O jogo perigoso na Síria

No imbróglio mortal que foi se avolumando, no espaço de poucos meses, ao redor da Síria, um novo ator faz ouvir sua voz: a Turquia. Evidentemente, a Turquia já estava lá, mas ambígua, tenebrosa, esquiva. É claro que ela se declarou hostil aos assassinos delirantes do Estado Islâmico particularmente numerosos no norte da Síria e no norte do Iraque.

É CORRESPONDENTE EM PARIS, O Estado de S.Paulo

07 Outubro 2015 | 02h02

Na realidade, ela dirigiu seus ataques não contra o EI, mas contra uma parte de sua própria população: os curdos do PKK (Partido dos Trabalhadores do Curdistão) ou contra os marxistas-leninistas do DHKP-C (Frente Revolucionária de Libertação do Povo). Ancara desejava também abater o regime sírio de Bashar Assad.

Hoje, os turcos "começam a mostrar a cara". Eles ficaram exasperados pelo fato de os russos terem decidido, após alguns dias, intervir diretamente no conflito sírio. Curiosamente, a Turquia, como a Rússia, exibe a mesma hipocrisia, mas por objetivos opostos.

Ancara afirma ser inimiga do EI, mas na realidade poupa o EI e ataca os curdos. Moscou afirma também bombardear o EI, mas, na realidade, ataca as brigadas do Exército da Conquista, uma coalizão militar apoiada pelos turcos que busca infligir o golpe de misericórdia ao seu inimigo: o tirano que reina na Síria, em Damasco, Bashar Assad.

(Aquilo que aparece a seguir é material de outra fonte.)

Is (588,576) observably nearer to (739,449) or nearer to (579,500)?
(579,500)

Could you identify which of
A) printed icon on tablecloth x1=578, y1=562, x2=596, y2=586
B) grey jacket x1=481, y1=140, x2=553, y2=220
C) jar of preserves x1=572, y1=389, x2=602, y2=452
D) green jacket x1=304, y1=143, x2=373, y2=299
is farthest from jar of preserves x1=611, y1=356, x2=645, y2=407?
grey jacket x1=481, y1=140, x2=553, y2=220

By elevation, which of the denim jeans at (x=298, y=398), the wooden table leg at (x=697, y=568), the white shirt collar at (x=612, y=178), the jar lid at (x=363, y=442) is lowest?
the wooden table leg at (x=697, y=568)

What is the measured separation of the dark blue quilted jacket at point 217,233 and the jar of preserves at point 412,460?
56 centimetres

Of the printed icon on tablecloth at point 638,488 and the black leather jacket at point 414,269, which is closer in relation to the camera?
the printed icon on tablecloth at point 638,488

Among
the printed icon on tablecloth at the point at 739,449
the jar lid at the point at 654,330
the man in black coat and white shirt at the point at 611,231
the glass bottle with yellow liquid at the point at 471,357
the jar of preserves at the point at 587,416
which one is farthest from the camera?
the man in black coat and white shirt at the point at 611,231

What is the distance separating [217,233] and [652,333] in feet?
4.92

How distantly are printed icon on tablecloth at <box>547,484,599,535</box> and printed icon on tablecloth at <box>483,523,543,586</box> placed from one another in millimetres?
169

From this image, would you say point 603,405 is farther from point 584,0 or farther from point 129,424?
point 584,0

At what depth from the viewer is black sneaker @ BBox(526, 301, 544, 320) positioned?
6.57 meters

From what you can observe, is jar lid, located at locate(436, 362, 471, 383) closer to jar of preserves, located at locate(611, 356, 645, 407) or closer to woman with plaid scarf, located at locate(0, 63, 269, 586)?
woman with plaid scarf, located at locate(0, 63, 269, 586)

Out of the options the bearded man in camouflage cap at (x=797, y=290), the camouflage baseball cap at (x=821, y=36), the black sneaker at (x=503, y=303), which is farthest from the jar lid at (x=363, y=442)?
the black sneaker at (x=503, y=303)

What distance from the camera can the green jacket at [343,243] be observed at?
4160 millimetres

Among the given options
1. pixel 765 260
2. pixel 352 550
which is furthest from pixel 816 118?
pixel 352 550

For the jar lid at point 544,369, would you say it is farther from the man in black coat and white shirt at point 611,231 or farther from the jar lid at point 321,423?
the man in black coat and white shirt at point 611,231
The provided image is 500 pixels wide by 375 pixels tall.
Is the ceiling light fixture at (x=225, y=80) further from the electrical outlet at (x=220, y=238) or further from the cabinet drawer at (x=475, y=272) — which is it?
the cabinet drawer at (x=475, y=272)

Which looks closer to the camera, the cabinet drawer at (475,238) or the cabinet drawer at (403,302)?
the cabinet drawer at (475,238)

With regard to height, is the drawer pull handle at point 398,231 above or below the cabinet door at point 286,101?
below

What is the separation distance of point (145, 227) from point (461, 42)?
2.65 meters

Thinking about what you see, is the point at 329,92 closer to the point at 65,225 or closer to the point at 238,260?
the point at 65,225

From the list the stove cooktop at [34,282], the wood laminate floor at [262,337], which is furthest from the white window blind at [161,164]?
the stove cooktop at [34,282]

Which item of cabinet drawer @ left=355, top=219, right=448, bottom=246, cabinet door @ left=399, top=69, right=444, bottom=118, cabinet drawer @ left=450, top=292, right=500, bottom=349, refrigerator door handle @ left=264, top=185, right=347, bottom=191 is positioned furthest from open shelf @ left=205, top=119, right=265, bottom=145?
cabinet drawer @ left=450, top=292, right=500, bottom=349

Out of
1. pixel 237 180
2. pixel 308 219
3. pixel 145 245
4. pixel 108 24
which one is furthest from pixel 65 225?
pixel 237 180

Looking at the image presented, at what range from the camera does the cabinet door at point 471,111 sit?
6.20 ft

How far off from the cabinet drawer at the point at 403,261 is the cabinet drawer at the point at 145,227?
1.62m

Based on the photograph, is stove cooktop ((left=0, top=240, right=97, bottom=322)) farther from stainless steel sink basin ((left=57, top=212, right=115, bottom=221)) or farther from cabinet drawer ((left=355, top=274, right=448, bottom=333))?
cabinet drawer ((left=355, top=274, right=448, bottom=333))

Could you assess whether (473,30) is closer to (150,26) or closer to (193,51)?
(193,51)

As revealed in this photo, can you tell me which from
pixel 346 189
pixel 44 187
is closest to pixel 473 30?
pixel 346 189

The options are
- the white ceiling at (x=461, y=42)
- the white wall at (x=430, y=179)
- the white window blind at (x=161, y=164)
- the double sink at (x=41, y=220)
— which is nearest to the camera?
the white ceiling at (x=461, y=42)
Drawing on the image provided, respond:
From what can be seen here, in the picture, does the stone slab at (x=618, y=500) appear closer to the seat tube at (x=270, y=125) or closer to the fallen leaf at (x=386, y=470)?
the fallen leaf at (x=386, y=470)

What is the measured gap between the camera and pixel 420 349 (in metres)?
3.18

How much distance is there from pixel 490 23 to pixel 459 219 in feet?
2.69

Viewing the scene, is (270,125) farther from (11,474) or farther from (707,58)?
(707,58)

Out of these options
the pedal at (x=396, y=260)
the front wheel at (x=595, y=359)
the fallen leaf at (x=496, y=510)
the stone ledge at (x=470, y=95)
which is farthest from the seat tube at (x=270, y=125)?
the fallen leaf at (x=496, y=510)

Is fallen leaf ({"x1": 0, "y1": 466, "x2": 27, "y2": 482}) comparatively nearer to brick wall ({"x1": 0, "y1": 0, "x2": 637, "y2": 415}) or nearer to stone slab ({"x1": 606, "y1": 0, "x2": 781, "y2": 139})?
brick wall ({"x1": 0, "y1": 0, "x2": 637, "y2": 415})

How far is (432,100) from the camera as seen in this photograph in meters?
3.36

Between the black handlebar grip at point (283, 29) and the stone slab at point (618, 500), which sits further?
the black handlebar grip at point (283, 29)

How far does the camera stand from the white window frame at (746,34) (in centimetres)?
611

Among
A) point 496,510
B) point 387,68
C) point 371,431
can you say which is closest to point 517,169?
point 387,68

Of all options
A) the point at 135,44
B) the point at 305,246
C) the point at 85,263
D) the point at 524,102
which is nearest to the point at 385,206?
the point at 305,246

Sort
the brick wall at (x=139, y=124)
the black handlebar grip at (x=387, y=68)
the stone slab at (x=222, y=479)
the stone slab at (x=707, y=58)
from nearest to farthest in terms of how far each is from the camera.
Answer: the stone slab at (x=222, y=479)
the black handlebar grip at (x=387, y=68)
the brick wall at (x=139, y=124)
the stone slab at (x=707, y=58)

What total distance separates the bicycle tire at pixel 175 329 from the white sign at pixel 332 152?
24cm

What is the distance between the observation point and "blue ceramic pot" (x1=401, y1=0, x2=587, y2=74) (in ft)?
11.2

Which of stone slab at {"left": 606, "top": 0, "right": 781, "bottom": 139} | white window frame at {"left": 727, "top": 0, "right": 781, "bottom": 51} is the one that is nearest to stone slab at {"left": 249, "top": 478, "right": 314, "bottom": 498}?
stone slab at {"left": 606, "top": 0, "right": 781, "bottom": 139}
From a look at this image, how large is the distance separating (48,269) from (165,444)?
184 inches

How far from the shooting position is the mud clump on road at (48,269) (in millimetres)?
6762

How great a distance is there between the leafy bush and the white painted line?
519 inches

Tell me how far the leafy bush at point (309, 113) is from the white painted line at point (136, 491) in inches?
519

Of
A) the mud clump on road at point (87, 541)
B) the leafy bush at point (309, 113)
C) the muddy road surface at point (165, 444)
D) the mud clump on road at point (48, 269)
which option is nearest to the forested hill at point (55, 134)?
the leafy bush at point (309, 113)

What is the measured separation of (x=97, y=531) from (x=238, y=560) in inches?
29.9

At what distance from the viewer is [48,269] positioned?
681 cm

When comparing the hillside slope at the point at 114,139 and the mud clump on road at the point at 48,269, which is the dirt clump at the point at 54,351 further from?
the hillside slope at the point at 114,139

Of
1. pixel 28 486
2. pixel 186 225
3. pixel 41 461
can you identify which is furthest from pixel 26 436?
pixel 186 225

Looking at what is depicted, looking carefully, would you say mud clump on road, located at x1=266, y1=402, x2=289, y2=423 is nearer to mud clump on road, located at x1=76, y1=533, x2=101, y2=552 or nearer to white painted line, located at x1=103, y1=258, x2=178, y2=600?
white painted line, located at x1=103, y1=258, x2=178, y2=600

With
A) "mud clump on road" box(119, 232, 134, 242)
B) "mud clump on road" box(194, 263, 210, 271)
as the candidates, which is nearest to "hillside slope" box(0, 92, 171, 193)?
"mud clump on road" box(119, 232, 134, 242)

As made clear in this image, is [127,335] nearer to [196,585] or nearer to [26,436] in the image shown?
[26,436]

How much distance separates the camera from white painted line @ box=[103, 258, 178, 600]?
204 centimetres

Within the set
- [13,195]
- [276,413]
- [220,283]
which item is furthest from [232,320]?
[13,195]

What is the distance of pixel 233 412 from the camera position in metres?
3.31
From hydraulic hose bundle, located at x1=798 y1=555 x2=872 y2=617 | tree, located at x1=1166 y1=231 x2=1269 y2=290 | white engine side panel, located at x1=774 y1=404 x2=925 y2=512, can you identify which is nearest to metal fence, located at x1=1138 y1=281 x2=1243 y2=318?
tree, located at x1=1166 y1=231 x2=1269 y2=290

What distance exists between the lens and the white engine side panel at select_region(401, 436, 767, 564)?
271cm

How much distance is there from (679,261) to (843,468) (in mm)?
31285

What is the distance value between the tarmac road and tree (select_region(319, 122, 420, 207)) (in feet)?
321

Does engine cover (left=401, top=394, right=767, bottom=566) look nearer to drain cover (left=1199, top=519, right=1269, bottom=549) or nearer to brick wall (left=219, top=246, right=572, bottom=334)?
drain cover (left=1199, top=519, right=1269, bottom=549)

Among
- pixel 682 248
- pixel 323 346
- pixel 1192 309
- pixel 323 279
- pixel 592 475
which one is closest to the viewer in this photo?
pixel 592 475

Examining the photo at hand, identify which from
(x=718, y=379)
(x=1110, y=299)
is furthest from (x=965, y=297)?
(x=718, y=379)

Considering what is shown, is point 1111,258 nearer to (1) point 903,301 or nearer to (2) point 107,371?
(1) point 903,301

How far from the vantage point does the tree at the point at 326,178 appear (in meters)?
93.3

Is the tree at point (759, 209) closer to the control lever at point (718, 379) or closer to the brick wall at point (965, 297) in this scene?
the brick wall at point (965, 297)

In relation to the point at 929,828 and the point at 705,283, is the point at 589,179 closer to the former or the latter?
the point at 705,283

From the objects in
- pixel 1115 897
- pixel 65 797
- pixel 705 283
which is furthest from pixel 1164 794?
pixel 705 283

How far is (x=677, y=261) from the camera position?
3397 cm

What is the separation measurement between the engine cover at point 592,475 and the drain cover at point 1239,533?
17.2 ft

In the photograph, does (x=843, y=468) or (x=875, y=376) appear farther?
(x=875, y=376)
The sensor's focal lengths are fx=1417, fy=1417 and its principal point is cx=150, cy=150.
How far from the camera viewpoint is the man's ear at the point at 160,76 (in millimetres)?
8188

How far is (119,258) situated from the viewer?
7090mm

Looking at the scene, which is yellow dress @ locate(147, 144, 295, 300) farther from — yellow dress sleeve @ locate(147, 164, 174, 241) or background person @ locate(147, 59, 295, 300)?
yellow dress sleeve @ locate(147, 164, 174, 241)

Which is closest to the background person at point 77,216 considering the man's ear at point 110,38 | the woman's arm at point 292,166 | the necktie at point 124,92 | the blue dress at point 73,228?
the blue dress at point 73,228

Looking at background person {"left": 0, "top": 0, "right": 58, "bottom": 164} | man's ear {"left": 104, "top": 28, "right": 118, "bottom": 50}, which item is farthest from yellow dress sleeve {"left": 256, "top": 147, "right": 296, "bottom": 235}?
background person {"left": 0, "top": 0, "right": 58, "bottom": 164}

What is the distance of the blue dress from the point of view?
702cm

Em suma, sob o pretexto de atingir o EI, a Turquia golpeia os curdos, enquanto Moscou, também sob o pretexto de bombardear o EI, visa na realidade ao Exército da Conquista que ameaça o aliado Assad. É ao redor de Assad, portanto, que se intensifica a disputa entre Turquia e Rússia: a Turquia quer a queda do líder. A Rússia, ao contrário, faz de tudo para que ele permaneça, mesmo que seus métodos de governo sejam asquerosos e ele esteja coberto do sangue de seus próprios súditos.

São essas as jogadas que se ocultam por trás da atual guerra de nervos entre turcos e russos. Ancara se indignou ontem pelo fato de aviões russos, que supostamente deveriam bombardear o EI, se voltarem na realidade contra as forças que ameaçam Assad, sobrevoando em duas incursões o espaço aéreo turco perto do céu da Síria.

Em seguida, os russos afirmaram que os dois "erros" se deveram às "más condições meteorológicas". Ancara replicou: nada disso, o céu estava límpido. Haveria, segundo Ancara, uma provocação dos russos. O Ocidente e a Otan - da qual a Turquia faz parte - logo tomaram o partido de Ancara. Reiteraram que, ao contrário do que Putin diz, as incursões russas visavam às posições de Hama, Homs e Idlib, ou seja, tropas que atacam Assad, não posições do EI.

Vocabulário. Os membros da aliança, reunidos em caráter de urgência em Bruxelas, qualificaram como "extremamente perigosas" essas incursões russas no céu da Síria, retomando uma linguagem que data da Guerra Fria. Outra iniciativa confirma até que ponto a situação é perigosa. Religiosos da Arábia Saudita fizeram um apelo aos países árabes para que apoiem o combate a Assad e seus aliados russos e iranianos. Assim, recompõem-se os dois campos em guerra na região: de um lado, os sunitas, treinados pelos sauditas e pelo Catar, e apoiados pelos turcos. Do outro, os xiitas, agrupados ao redor do Irã, apoiados pela Rússia e indulgentes com Assad.

São essas as sutilezas, os absurdos e as contradições do jogo vertiginoso que está se jogando na Síria e ao seu redor. E há ainda uma pequena complicação. O Exército da Conquista, que é o segundo componente militar da rebelião síria e tem apoio logístico da Turquia, é formado por dois grupos principais: a Frente Al-Nusra e o grupo Ahrar al-Sham.

Quem são? A Frente al-Nusra é ligada à Al-Qaeda. O Ahrar al-Sham é um grupo salafista. Por mais surpreendente que pareça, o Exército da Conquista anunciou que, no dia em que entrar em Damasco, restabelecerá a sharia - lei islâmica.

E então? Como dizia Lenin, que fazer?